The clinical impact of a positive capsule study - does it alter long term patient outcomes?

Introduction

There is no current literature on patient long term outcomes after receiving definitive treatment following a positive capsule study. To evaluate this, we compared the duration of hospitalisation and blood transfusion requirements before and after definitive treatment.

Methods

Patients with positive capsule between January 2003 to May 2012 were reviewed; in whom recommendations were made to undergo further investigations. Length of in-patient stay and blood transfusion requirements were recorded for the 12 months before and after receiving definitive treatment and any encounters subsequently up to May 2013. Presentations were divided into: a) GI bleeding or anaemia, b) Other cause(s) confirmed other than GI bleeding or anaemia, and c) Cause unknown.

Results

Of 955 patients, further investigations were recommended in 114 patients (12%). The median patient was age 60.98 years with a female to male ratio 1:1.7. The average duration of long term patient follow up was 4.71 years. The duration of in-patient stay 12 months before receiving definitive treatment was 1345 days for all patients accumulatively. 283 days (21.0%) were GI bleeding or anaemia, other cause(s) confirmed for 431 days (32.0%) and unknown for 630 days (46.8%). When compared to 12 months after definitive treatment, total duration for all cause in-patient stay was 1726, for which GI bleeding or anaemia was reduced to 169 days (9.8%), other cause(s) increased to 839 days (48.6%) and unknown for 718 days (41.6%). The duration of long term in-patient stay for all causes accumulative was 9.5 years (3469 days), averaging 0.018 years or 6.45 days of in-patient stay per patient per year. Specifically, 322 (9.3%) of the 3464 days were for GI bleeding or anaemia, 2115 days (61.0%) confirmed for other reasons and 1032 days (29.8%) were unknown.

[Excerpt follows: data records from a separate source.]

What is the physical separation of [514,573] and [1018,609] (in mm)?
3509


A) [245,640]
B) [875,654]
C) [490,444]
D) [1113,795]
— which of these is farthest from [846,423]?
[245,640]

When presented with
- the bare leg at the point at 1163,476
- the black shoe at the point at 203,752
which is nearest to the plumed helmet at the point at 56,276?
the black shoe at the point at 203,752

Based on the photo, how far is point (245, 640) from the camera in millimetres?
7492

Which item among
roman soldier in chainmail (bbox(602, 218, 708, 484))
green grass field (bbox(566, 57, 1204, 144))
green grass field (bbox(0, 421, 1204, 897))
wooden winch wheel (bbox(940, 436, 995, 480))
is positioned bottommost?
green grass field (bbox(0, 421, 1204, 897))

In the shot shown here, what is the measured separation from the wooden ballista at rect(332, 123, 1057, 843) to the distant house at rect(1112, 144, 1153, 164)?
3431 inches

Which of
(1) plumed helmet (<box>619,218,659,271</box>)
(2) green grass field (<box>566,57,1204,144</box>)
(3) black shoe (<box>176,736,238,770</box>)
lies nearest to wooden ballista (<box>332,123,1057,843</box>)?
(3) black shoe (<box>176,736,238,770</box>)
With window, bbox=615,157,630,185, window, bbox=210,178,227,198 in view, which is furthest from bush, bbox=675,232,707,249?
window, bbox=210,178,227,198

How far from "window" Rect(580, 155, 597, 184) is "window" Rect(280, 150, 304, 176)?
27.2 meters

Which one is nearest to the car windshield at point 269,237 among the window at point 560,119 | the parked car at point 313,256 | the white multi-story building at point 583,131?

A total of 828 units of pack red cells were transfused 12 months prior to receiving definitive treatment however this was reduced by 52.5% to 393 units in the subsequent 12 months later. This translates to each patient receiving a total average of 7.26 units before and 3.45 units after definitive therapy. In the long term follow up period, a total of 1221 units were transfused, averaging 2.27 units per patient per year. This is a reduction of 68.7% units transfused per year. Angioectasias were found in 40 of the 114 cases, and responsible for 63 of the 169 days (37.3%) of in-patient for confirmed GI bleeding or anaemia and 204 of 393 (51.9%) units of pack red cells 12 months after definitive therapy. The long term in-patient stay was 170 of 491 days (34.6%) and responsible for 423 of 1221 (34.6%) units of pack red cells transfused.

Conclusion

CE is a non-invasive diagnostic modality that guides further definitive investigations and play an important role in altering patient outcome by reducing length of in-patient hospitalisation and blood transfusion requirements both in the short and long term. Angioectasias are responsible for 35% of OGIB and a significant proportion of in-patient stay and blood transfusions even after definitive therapy given their nature to recur.